In big ethical no-nos, the leaked Sony emails have now just revealed Maureen Dowd promised to show Sony exec's husband her column before publication (1,252 shares). "Reminder: access journalism where journos clubby w/ with sources is often at direct odds with journalistic ethics," points out Heidi Moore with Guardian US. "Sony hack is privacy Armageddon," declares Kashmir Hill at Fusion.
In a very different reveal, the man behind top Islamic State Twitter account is now unmasked (9,432 shares). "Good work unmasking keyboard jihadist encouraging others to fight in Syria while staying in cushy job in India," praises Rob Winder with ITV News.
In other developing scandals, here's The New Yorker's Amy Davidson on what Rolling Stone did to "Cindy." (900+ shares). "Rolling Stone also turned Jackie's friend into a rape tolerating slut," Daily Beast's Justin Miller breaks it down.

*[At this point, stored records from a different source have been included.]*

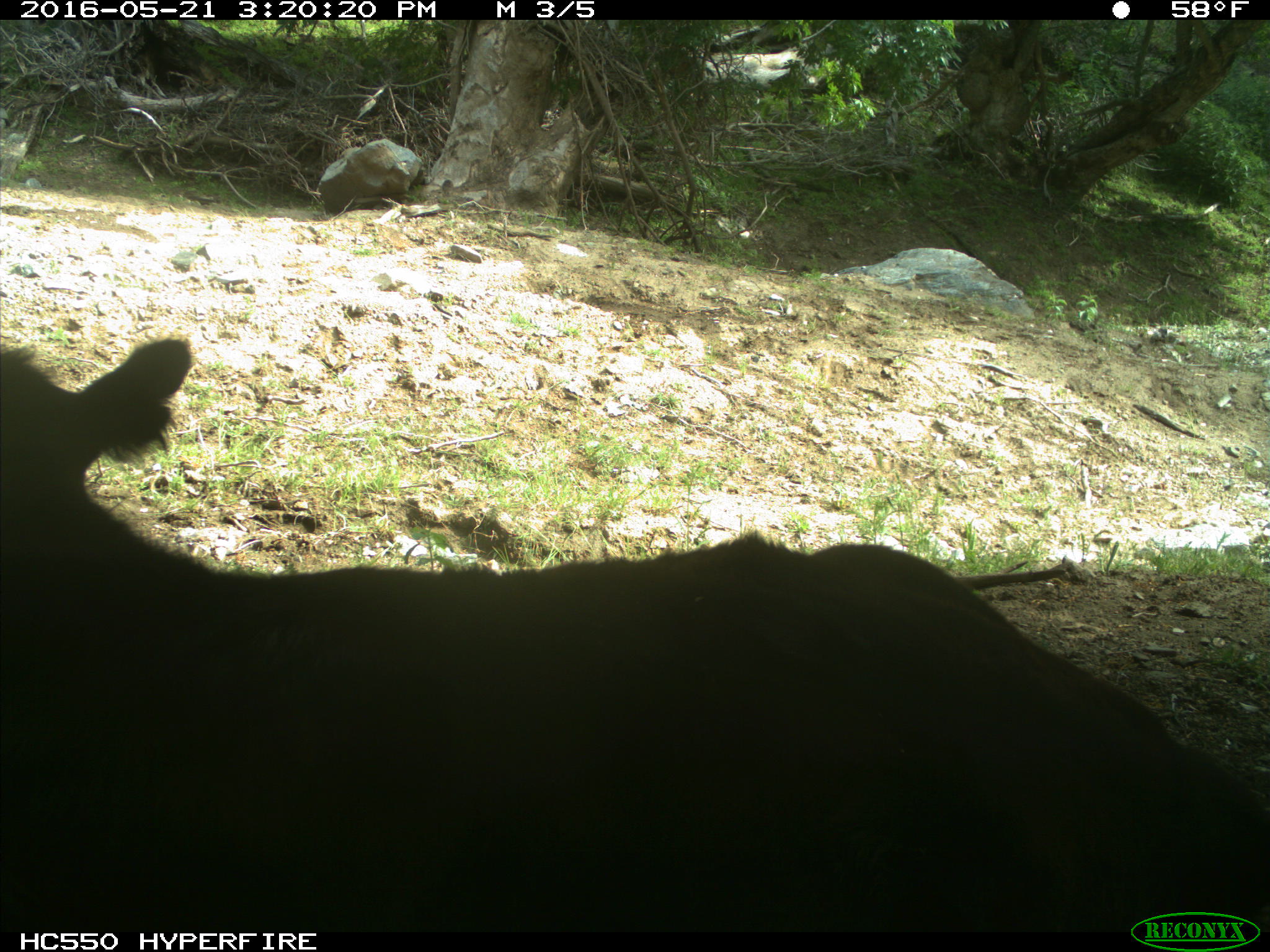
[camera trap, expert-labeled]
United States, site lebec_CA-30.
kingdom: Animalia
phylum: Chordata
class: Mammalia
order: Artiodactyla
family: Bovidae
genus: Bos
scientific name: Bos taurus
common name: domestic cow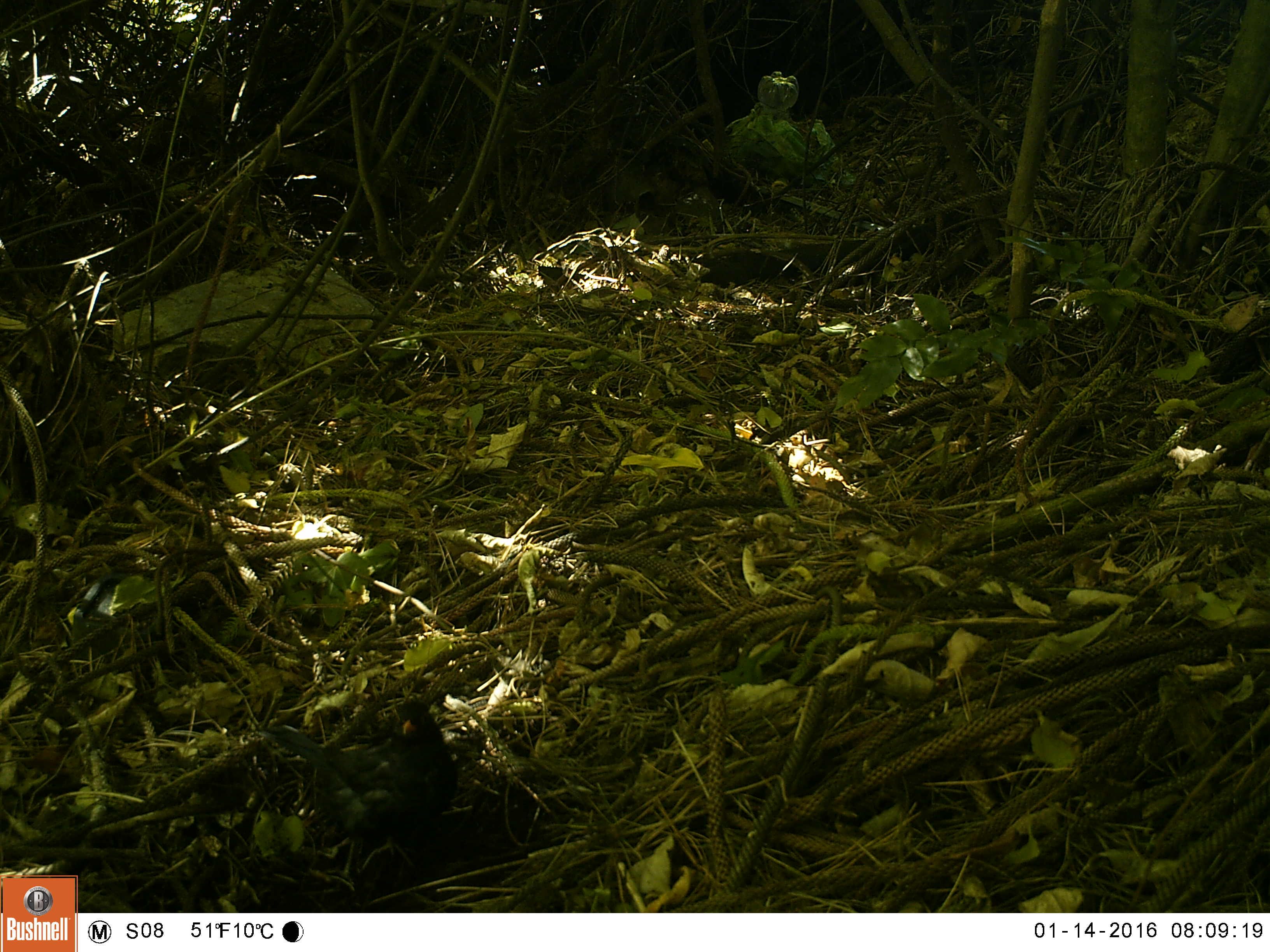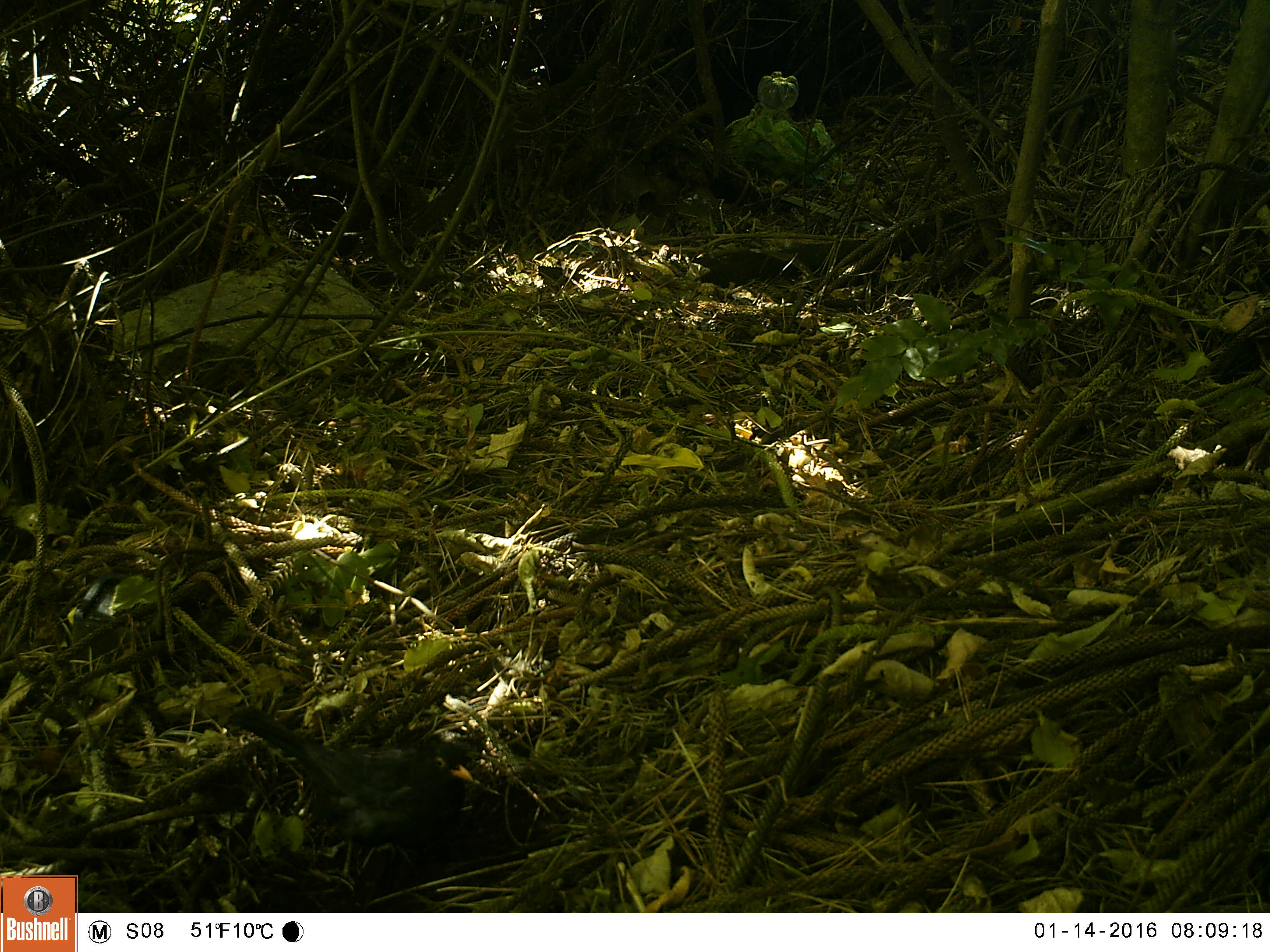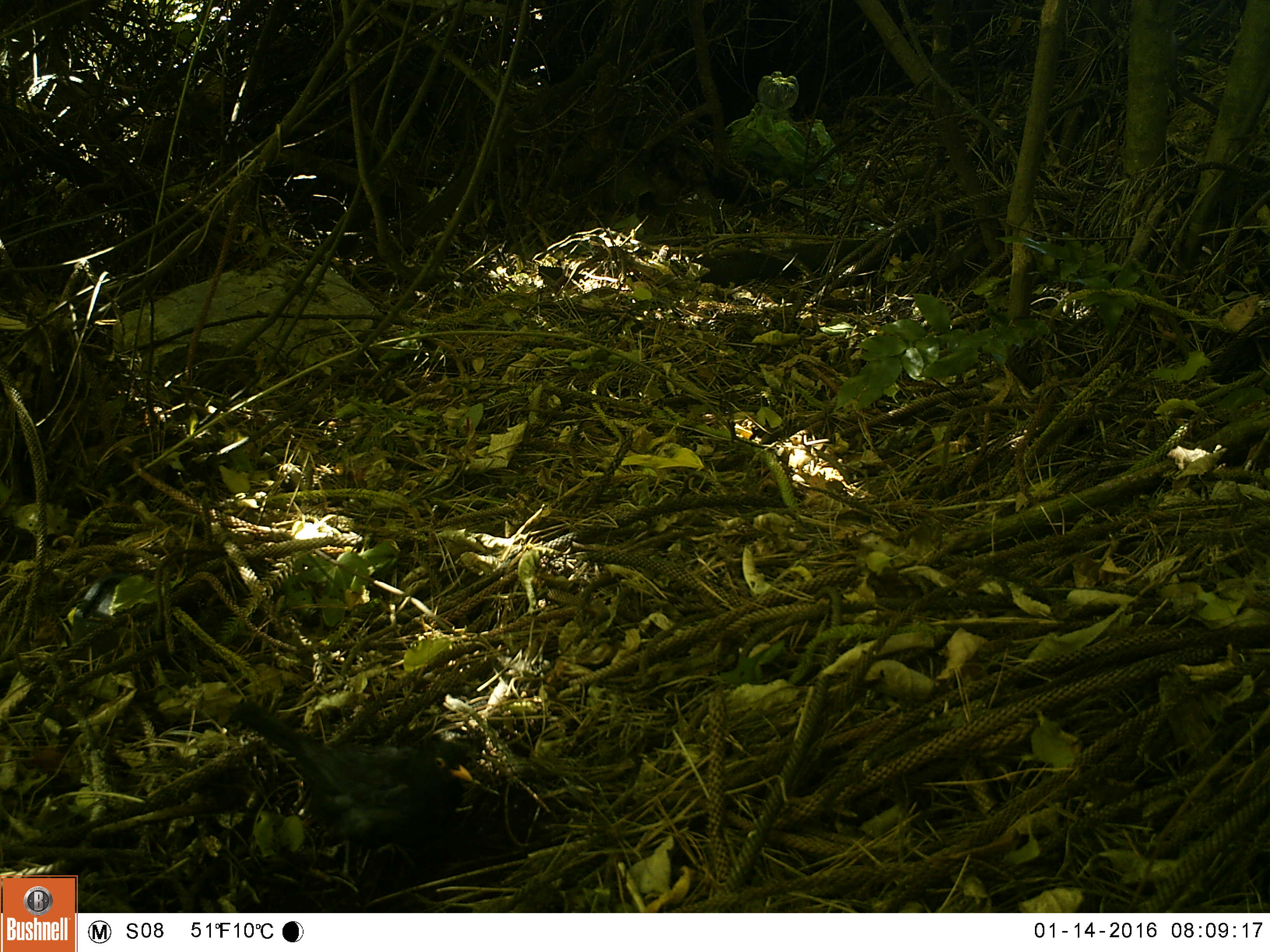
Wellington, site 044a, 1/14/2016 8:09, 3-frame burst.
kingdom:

Meanwhile, Leah Finnegan explores the necessary cruelty of facts, in which "former fact-checker @leahfinnegan on the RS UVa story, holocauster hoaxers, and the necessary cruelty of facts," elaborates Max Read at Gawker.
Speaking of ethics: adding fuel to this wacky fire, Boston.com deputy editor Hilary Sargent is now herself under fire after crafting some Zazzle t-shirts mocking Harvard professor Ben Edelman (they've since been deleted). Although Curbed's Tom Acitelli wasn't impressed: "Newsflash! Editor of irreverent website designs irreverent t-shirt!" Unfortunately, the T-shirt idea also came on the heels of another weird ethical turn on Wednesday. Lowell Sun's Jennifer Paluzzi reacts, "Ethics lesson for next semester: Check!"